What this task involves
Transcribe all records, preserving every character.

◆ ◆ ◆ ◆ ◆ ◆ ◆

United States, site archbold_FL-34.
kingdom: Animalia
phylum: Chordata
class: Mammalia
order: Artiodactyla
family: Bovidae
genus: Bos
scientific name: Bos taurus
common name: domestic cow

◆ ◆ ◆ ◆ ◆ ◆ ◆

Response area
United States, site archbold_FL-34.
kingdom: Animalia
phylum: Chordata
class: Mammalia
order: Artiodactyla
family: Bovidae
genus: Bos
scientific name: Bos taurus
common name: domestic cow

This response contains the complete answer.